* Evan Prodromou evan@wikitravel.org | | I also added a proposal for applying this feature to categorization; | see here: | | | http://meta.wikipedia.org/wiki/Categorization_with_field-value_pairs
Hi. I'm new to the list but have been following the discussion regarding metadata with some interest. I welcome this discussion because I believe that Wikipedia could gain a lot from adding "metadata" to the articles. I am a complete newbie when it comes to Wikipedia but have been interested in the categorisation of content for a while. I have just had a look at the above document and wish to make a few comments. There has also just been a flourish of mails on the list and this post applies to them as well.
1. What actually meant by category?
I believe that the relationship "category" is perhaps being used too liberally and that it could lead to problems down the track. Certainly I can see some problems in the example already given. The main problem I see so far is that category has been used to cover different concepts: "type/instance", "type/subtype", "whole/part" and "related". Mixing these up will cause problems for those wanting to etract the metadata and do something with it. From a web surfers or a display perspective it looks OK because these three concepts can some kind of containment. Type pages can list instances. Type pages can list subtypes, pages can list related.
I'll take a quick look at one of the examples given so far to show what I mean:
Example A:
w:William Carlos Williams [[category=American poets]] [[category=20th-century Americans]]
In this example category is being used as a type/instance: - William Carlos Williams IsA American Poet - William Carlos Williams IsA 20th-century American
Example B:
w:American poets [[category=Americans]] [[category=poets]]
In this example category is being used as a type/subtype - American poet IsASubType of American - American poet IsASubType of Poet
Example C:
w:Canada [[category=History of Canada]]
In this later example it is being used as a "related" link. Maybe this could be considered a "facet" of the article. - History of Canada isAbout Canada
Example D:
w:Muffler [[category=Car]]
And here is a "part/whole" relationship thrown in for good measure. - Muffler IsAPartOf Car
The point is that "category" is really disguising all of these "containment" relationships. I believe that it would be a big mistake for users to apply the term liberally across the whole site as you are really hiding just as much as you are revealing. You will have achieved you aim of being able to provide lists but I also believe that you would have missed a big opportunity to provide some structure to the textual content you already have.

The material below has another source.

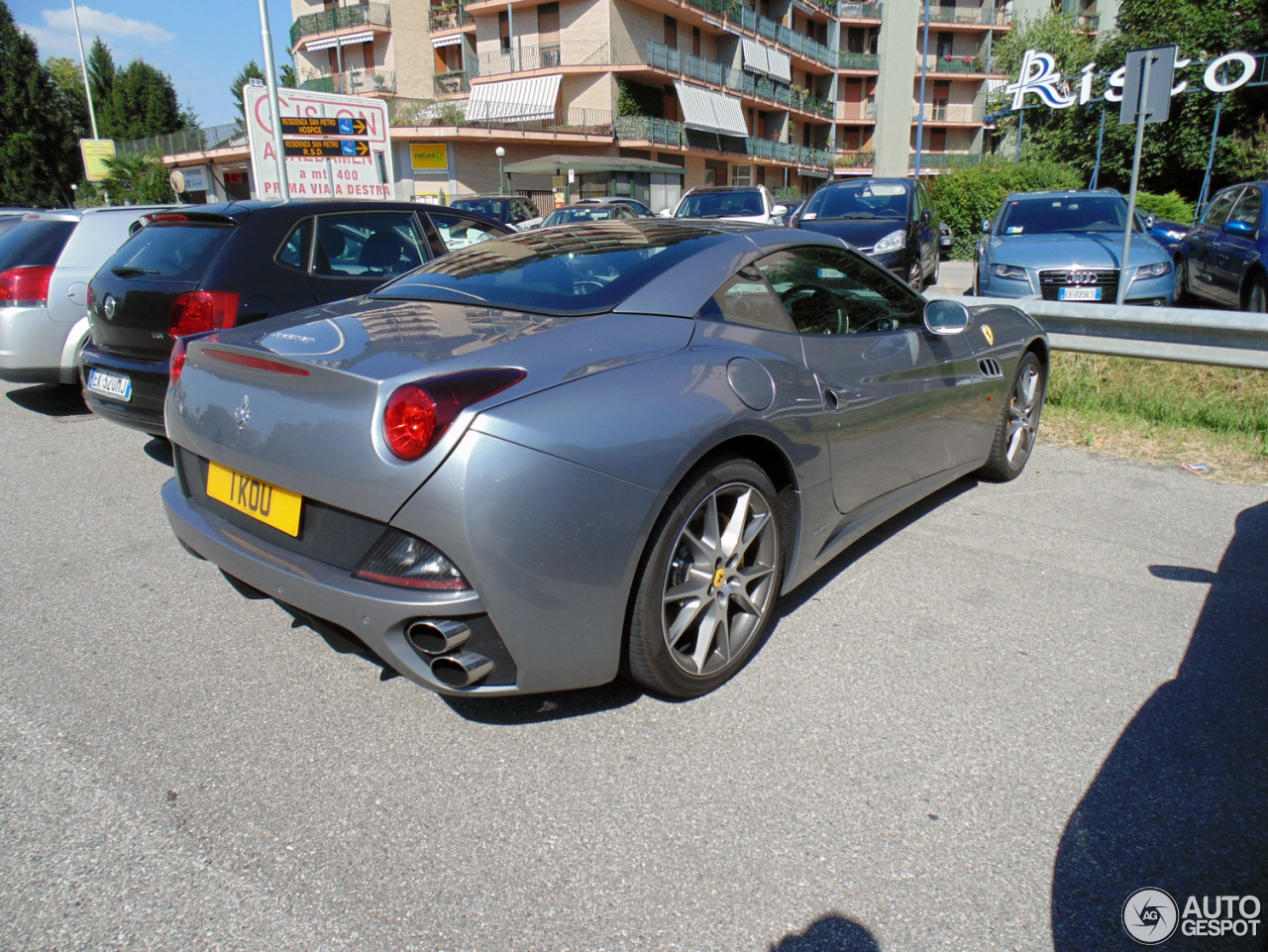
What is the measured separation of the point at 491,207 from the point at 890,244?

I therefore beieve that a reaosnable case could be made for the following basic roles: [[category=x]] type/instance [[superType=x]] type/subtype [[related=x]] related [[whole=x]] part/whole
IMO the "category" or type/instance relationship will be the one most commonly used. This is where all of the low hanging fruit is - what with the list pages and all.
There are a few further short comings (but I guess that these were non aims anyway) - How do you express properties?. eg: Elvis hasProperty diedAtAge 42. - How do you express other relationships? eg Elvis played Rock
If you were going to deal with these two situations then things get a bit more complicated syntax wise. You would also need to loosen up the kinds of roles which were allowed.

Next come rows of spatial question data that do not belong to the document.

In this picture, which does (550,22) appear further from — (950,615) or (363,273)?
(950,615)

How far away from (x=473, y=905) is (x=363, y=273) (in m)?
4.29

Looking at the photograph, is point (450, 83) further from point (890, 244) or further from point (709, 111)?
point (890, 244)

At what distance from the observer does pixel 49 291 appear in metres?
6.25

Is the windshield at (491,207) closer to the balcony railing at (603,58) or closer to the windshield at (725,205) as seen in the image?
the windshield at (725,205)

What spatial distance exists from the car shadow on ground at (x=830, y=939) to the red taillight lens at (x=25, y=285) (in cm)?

2. Where can assertions be made?
The current formulation assumes that the current page is the subject, however, there will be circumstances where this won't bethe case. This will happen in situations where it is easier to group assertions together. For example, on any "lists" page an author is listing out instances of a certain type (x isA y). In this case x is the subject of the assertion but not the subject of the page - the subject is "List of Ys". It therefore might be of benefit to be able to specify all three parts of a triple on these pages.
eg.List of Colours red [red: category=colour] blue [blue: category=colour]
[nb: I am not proposing a syntax here - just showing that all three parts of a triple should be able to be expressed.]
This means that type information can be managed in one place and that the author doesn't have to open up every Colour page to add the info. If this were possible then it would be very easy to mark up type information quickly. The same could probably be said for timelines. However, I do note that the rationale for the proposal was to avoid just this type of thing as it is tedious to keep lists of things. Personally, I do agree with this rationale, however, it might be more natural for the maintainers of lists to specify all of the relationships in one place. This would lead to duplication of information however.
A stronger case for being able to supply a full triple can be made by considering that some pages deal with complex relationships and it makes sense to be able to include the full triple on that page.
eg.Complementary Colours Blue and Green should never be seen. [blue:clashesWith=green] Blue and Orange are cool. [blue:complements=orange]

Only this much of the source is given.